Shrimp on the CobPosted: June 27, 2013
So, remember a few weeks ago when I said I wasn’t giving corn any love? I feel bad about that. I’m not saying my guilt lead me to search for a summery recipe that included corn, but I’m not saying that didn’t happen either. But what I am saying is that the combination of shrimp, chorizo and corn is quite wonderful. Sriracha, that glorious hot sauce from the other side of the globe, really kicks this salad up a few notches. And the fact that the whole thing is ready in 4 minutes makes it perfect for a lazy summer night when you don’t feel like cooking but still want something tasty for supper.
Shrimp, Chorizo & Corn Salad
3/4 lb of large shrimp, peeled
1 ½ links of chorizo, sliced
2 cups of corn
1/3 cup of green onions, plus more for garnish
2 tablespoons of Sriracha hot sauce
2 teaspoons of minced garlic
24 grape tomatoes, halved
½ cup of chopped basil, plus more for garnish
2 teaspoons of lemon zest
2 tablespoons of lemon juice
2 tablespoons of olive oil
Salt and pepper
Combine the shrimp, chorizo, corn, green onions, Sriracha, garlic and ½ teaspoon of salt in a bowl. Add the tomatoes and basil and toss to combine.

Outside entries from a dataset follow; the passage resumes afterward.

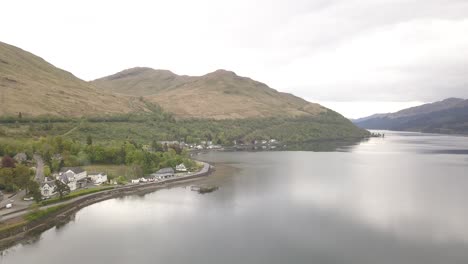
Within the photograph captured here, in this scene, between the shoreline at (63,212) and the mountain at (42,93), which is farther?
the mountain at (42,93)

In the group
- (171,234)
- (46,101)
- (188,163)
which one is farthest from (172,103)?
(171,234)

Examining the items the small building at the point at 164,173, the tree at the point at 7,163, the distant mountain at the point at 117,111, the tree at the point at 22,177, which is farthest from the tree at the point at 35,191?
the distant mountain at the point at 117,111

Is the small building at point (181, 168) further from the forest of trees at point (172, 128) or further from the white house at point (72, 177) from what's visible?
the forest of trees at point (172, 128)

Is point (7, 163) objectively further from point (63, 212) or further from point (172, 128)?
point (172, 128)

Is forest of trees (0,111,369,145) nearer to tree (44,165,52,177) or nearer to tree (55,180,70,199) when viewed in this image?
tree (44,165,52,177)

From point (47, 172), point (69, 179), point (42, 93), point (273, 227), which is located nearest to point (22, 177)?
point (69, 179)

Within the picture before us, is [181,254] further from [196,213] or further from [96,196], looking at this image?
[96,196]
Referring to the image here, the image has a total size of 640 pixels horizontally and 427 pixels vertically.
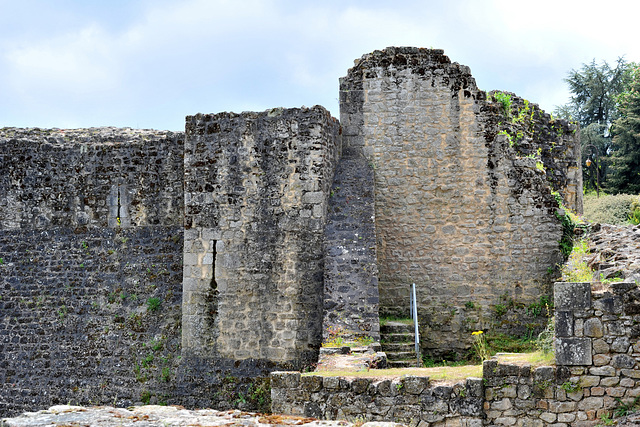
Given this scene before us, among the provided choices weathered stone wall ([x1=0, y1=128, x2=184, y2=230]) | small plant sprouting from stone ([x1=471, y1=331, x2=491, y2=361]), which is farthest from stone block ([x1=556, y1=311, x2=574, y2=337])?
weathered stone wall ([x1=0, y1=128, x2=184, y2=230])

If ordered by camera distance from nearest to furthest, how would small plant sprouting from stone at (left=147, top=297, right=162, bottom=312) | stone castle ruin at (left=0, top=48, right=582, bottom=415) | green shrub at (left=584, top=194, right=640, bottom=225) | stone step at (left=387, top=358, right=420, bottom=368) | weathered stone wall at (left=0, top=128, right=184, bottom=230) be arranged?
stone step at (left=387, top=358, right=420, bottom=368) < stone castle ruin at (left=0, top=48, right=582, bottom=415) < small plant sprouting from stone at (left=147, top=297, right=162, bottom=312) < weathered stone wall at (left=0, top=128, right=184, bottom=230) < green shrub at (left=584, top=194, right=640, bottom=225)

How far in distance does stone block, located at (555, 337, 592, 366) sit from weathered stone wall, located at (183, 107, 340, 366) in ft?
14.1

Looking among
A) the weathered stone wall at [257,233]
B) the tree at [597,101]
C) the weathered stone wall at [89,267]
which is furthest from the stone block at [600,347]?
the tree at [597,101]

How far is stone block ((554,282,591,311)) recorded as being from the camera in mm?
7617

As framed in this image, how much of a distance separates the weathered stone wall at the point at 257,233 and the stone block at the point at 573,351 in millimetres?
4310

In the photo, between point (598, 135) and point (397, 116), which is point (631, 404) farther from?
point (598, 135)

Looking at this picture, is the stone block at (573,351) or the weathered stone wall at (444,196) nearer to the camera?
the stone block at (573,351)

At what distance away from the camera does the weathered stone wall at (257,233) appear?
11.2 m

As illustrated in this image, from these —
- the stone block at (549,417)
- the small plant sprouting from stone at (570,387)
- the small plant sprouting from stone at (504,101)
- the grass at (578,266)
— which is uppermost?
the small plant sprouting from stone at (504,101)

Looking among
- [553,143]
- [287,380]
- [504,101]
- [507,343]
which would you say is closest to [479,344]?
[507,343]

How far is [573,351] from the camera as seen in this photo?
25.1 feet

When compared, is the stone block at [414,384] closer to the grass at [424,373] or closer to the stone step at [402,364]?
the grass at [424,373]

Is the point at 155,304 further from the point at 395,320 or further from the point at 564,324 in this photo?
the point at 564,324

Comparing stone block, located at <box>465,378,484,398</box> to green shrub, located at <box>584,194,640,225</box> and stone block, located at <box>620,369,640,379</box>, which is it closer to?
stone block, located at <box>620,369,640,379</box>
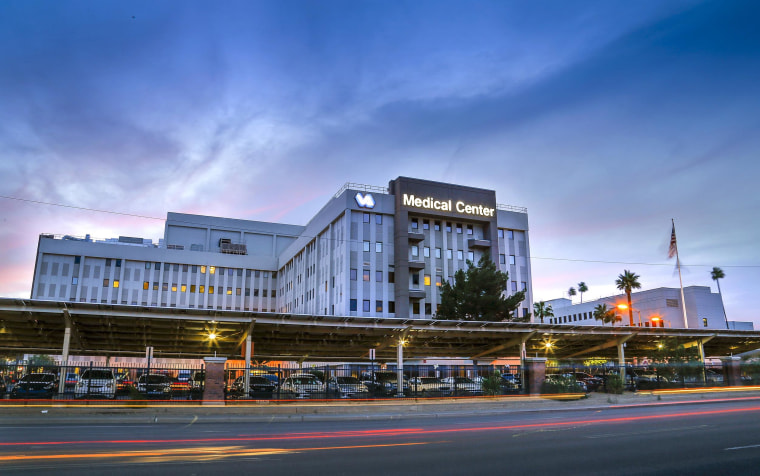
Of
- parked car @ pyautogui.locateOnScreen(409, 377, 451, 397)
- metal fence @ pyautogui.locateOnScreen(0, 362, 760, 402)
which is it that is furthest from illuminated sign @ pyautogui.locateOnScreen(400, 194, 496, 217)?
parked car @ pyautogui.locateOnScreen(409, 377, 451, 397)

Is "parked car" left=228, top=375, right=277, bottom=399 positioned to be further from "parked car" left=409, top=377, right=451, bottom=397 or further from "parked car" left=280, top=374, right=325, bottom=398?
"parked car" left=409, top=377, right=451, bottom=397

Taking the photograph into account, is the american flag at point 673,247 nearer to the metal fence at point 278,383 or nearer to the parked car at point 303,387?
the metal fence at point 278,383

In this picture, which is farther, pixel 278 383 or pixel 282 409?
pixel 278 383

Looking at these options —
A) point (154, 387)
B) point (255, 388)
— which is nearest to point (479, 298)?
point (255, 388)

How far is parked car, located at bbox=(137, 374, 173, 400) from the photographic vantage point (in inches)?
1108

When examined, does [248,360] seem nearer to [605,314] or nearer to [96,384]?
[96,384]

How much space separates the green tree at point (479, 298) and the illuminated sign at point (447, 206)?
449 inches

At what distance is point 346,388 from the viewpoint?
31.0m

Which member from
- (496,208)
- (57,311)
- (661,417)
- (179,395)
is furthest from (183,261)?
(661,417)

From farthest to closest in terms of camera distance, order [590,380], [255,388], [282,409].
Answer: [590,380], [255,388], [282,409]

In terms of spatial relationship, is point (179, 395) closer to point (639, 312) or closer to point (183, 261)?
point (183, 261)

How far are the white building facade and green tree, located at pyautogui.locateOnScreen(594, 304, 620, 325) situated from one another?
44531mm

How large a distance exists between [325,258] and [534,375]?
136 feet

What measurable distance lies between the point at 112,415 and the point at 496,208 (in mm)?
58818
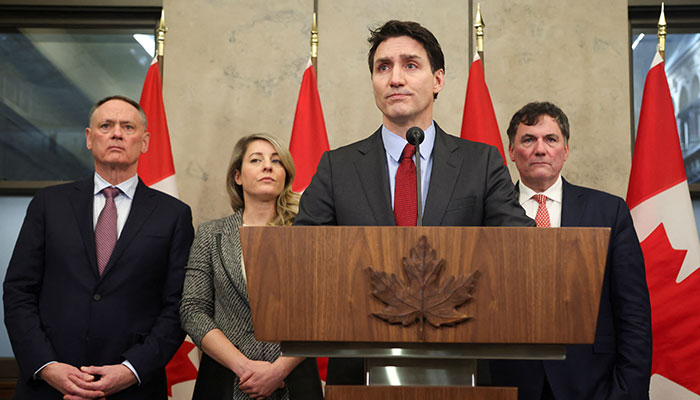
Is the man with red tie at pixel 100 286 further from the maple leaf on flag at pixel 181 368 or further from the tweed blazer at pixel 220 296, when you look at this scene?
the maple leaf on flag at pixel 181 368

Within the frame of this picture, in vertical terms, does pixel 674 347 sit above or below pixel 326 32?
below

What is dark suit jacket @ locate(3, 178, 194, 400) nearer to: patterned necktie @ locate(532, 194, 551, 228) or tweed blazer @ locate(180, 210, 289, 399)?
tweed blazer @ locate(180, 210, 289, 399)

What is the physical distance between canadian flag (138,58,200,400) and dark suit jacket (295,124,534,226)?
1898 millimetres

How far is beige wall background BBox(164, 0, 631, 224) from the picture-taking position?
13.1ft

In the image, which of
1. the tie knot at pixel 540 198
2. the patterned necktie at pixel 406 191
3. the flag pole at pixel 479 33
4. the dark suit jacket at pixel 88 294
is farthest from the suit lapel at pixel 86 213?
the flag pole at pixel 479 33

Heat a large skillet over high heat. Add the olive oil to the pan and swirl to coat. Add the shrimp mixture to the skillet and cook for about 4 minutes, stirring frequently, until the shrimp are cooked through. Off the heat, stir in the lemon zest and lemon juice and season to taste with pepper. Garnish with additional green onions and basil and serve.